La acción ciudadana tendría que ir mucho más allá del control sobre los políticos, para exigir igual potestad sobre los dueños. En su hambre de dividendos, devastan tierras y aguas, provocan crisis que conducen al desempleo, al hambre y desamparo de millones. Apenas mueven un dedo y deciden la suerte de pueblos enteros. El recientemente fallecido Stéphane Hessel, inspirador del movimiento de los indignados, lo escribía con la mayor claridad: “…el poder del dinero nunca había sido tan grande, insolente, egoísta con todos, desde sus propios siervos hasta las más altas esferas del Estado. Los bancos, privatizados, se preocupan en primer lugar de sus dividendos, y de los altísimos sueldos de sus dirigentes, pero no del interés general”.
No obstante la regla instaurada por el sistema que lo pone al servicio de los dueños, o mejor dicho justamente por ella, los pueblos han de resistir a la expoliación de la que son objeto. Tardará largo tiempo antes que se alcance un modo de vida en el cual la colectividad produzca para todos y su propio destino no quede en manos de unos cuantos. Es parte de la utopía.

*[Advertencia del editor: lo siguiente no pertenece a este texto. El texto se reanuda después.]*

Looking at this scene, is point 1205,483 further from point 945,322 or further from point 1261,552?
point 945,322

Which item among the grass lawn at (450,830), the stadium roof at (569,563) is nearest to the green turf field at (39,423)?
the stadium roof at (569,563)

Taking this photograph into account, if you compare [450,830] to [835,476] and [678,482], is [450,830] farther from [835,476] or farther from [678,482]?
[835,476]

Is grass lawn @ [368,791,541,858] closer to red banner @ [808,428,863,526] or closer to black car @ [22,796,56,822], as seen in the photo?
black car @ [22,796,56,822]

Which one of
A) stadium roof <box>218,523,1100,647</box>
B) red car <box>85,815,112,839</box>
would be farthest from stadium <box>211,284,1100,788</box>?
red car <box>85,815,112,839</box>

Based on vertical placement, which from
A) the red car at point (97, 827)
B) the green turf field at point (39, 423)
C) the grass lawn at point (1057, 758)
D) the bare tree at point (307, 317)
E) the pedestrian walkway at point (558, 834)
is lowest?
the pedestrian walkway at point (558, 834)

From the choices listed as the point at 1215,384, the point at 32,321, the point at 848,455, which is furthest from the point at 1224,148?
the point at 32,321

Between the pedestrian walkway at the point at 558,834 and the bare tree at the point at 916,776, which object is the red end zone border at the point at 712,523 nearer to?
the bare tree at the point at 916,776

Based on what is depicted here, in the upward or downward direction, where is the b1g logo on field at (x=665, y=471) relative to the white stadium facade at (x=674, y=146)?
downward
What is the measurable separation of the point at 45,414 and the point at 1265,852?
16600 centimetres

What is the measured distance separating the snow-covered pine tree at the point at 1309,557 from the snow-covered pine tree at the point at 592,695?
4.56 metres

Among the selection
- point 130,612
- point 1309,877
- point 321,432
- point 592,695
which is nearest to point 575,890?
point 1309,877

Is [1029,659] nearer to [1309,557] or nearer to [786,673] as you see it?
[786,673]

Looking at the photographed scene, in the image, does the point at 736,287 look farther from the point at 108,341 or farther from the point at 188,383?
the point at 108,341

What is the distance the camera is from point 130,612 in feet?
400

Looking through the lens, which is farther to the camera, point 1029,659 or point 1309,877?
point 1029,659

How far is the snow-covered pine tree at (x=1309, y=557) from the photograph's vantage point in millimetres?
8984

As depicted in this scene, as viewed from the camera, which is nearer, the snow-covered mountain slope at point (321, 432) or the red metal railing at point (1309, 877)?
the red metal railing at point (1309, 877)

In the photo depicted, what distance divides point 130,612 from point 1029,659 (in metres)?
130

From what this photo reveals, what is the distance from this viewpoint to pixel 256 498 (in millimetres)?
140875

Si no es posible arribar a una sociedad tal, sí lo es conseguir logros parciales, como poner en acto legislaciones y políticas públicas en las cuales se garantice la adquisición de bienes culturales y económicos substanciales para todos, protectoras de los recursos naturales y con cotos a la depredación y a la rapiña. A pesar de sus distancias conceptuales, dueños y políticos-negociantes, actúan de consuno en casi todos los campos: reparten las pérdidas pero no las utilidades, se baten contra limitaciones a las ganancias, contra los impuestos progresivos, el aumento de los salarios y todo aquello que implique mayores poderes para la colectividad. Y cuando es necesario y factible también contra las libertades. En todo caso siempre están de acuerdo en un axioma del sistema: la democracia se detiene en la bolsa, justo allí donde su influencia benéfica sería determinante.